** WHAT TO WORK ON **
Render the data below as a Markdown table with two columns, Row and Line. Number each nonblank line in Row and put its text in Line, leaving out blank lines.
[START]
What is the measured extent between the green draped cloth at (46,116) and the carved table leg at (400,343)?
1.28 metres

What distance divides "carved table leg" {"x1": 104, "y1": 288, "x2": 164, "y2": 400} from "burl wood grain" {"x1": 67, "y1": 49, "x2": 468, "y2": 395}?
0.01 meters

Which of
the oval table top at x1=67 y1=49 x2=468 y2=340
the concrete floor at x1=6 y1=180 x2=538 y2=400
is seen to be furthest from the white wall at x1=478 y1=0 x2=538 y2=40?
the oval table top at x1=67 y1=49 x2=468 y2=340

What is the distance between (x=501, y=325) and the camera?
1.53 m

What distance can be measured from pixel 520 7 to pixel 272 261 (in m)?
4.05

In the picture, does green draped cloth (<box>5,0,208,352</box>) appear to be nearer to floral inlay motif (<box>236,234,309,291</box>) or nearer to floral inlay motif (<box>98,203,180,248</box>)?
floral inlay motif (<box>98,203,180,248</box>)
[END]
** REPLY TO THE TASK **
| Row | Line |
|---|---|
| 1 | What is the measured extent between the green draped cloth at (46,116) and the carved table leg at (400,343)? |
| 2 | 1.28 metres |
| 3 | What distance divides "carved table leg" {"x1": 104, "y1": 288, "x2": 164, "y2": 400} from "burl wood grain" {"x1": 67, "y1": 49, "x2": 468, "y2": 395}? |
| 4 | 0.01 meters |
| 5 | Which of |
| 6 | the oval table top at x1=67 y1=49 x2=468 y2=340 |
| 7 | the concrete floor at x1=6 y1=180 x2=538 y2=400 |
| 8 | is seen to be furthest from the white wall at x1=478 y1=0 x2=538 y2=40? |
| 9 | the oval table top at x1=67 y1=49 x2=468 y2=340 |
| 10 | What is the distance between (x=501, y=325) and the camera? |
| 11 | 1.53 m |
| 12 | What distance can be measured from pixel 520 7 to pixel 272 261 (in m)? |
| 13 | 4.05 |
| 14 | In the picture, does green draped cloth (<box>5,0,208,352</box>) appear to be nearer to floral inlay motif (<box>236,234,309,291</box>) or nearer to floral inlay motif (<box>98,203,180,248</box>)? |
| 15 | floral inlay motif (<box>98,203,180,248</box>) |